Quais são os maiores desafios para propor uma terapia para o mal de Alzheimer?


Primeiro, precisamos começar a criar coquetéis de compostos capazes de atingir simultaneamente alvos diferentes que culminam com a manifestação do Alzheimer. Segundo, deve haver um melhor entendimento dos mecanismos que causam a enfermidade. Por fim, o diagnóstico precoce precisa ser feito, idealmente na fase pré-sintomática, para que possamos intervir antes do surgimento de lesões maiores no cérebro.


Se houver alguém na família com a doença, qual é a prevalência de um caso seguinte no mesmo núcleo?


Há vários cenários aqui. Raramente as mutações em APP e presenilina 1 e 2, que provocam manifestação precoce da doença e são herdadas, ocorrem numa única pessoa da família. Assim, o surgimento do Alzheimer antes da maturidade pode sinalizar a presença dessa alteração genética e um alto risco para a enfermidade em outros membros da mesma coorte. As variantes de certos genes também aumentam essa probabilidade, mas isso não significa que seus portadores terão a condição. A ApoEϵ4, por exemplo, associa-se a risco relativamente elevado de desenvolver a doença, enquanto a ApoEϵ2 está relacionada a baixo risco. Por último, já que a maioria dos casos de Alzheimer começa de modo esporádico, é provável que, na maioria dos pacientes, o aparecimento da enfermidade em um membro da família não tenha relevância para seu surgimento em outros indivíduos do mesmo núcleo.

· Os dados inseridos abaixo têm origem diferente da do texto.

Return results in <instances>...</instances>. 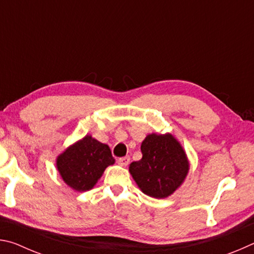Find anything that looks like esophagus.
Here are the masks:
<instances>
[{"instance_id": "34e87169", "label": "esophagus", "mask_w": 254, "mask_h": 254, "mask_svg": "<svg viewBox=\"0 0 254 254\" xmlns=\"http://www.w3.org/2000/svg\"><path fill=\"white\" fill-rule=\"evenodd\" d=\"M128 162H130V158L128 157H122L118 159V163L122 167H127L128 165Z\"/></svg>"}]
</instances>
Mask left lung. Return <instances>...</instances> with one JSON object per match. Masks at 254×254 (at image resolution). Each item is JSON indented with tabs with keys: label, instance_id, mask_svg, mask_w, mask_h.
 <instances>
[{
	"label": "left lung",
	"instance_id": "obj_1",
	"mask_svg": "<svg viewBox=\"0 0 254 254\" xmlns=\"http://www.w3.org/2000/svg\"><path fill=\"white\" fill-rule=\"evenodd\" d=\"M142 159L128 171L139 188L153 198H166L184 183L189 162L182 144L170 133H151L141 143Z\"/></svg>",
	"mask_w": 254,
	"mask_h": 254
}]
</instances>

Embora muitos fatores estejam implicados no Alzheimer, o que importa, de fato?


Temos de ser cuidadosos ao analisar os fatores que aumentam ou diminuem o risco da doença. Muitos estudos projetados para identificá-los foram feitos em modelos animais que não tinham genética idêntica e que estavam predispostos a desenvolver o mal de Alzheimer. Outros usaram grandes populações humanas para isolar um aspecto, mesmo sabendo que as pessoas têm muitas diferenças no estilo de vida e na dieta. No entanto, penso que há provas substanciais para apoiar a alegação de que o exercício físico regular, a gestão do estresse e a dieta saudável reduzem o risco de o indivíduo vir a ter muitas doenças, incluindo o Alzheimer.

Já que também garantem melhor qualidade de vida, por que não adotá-los?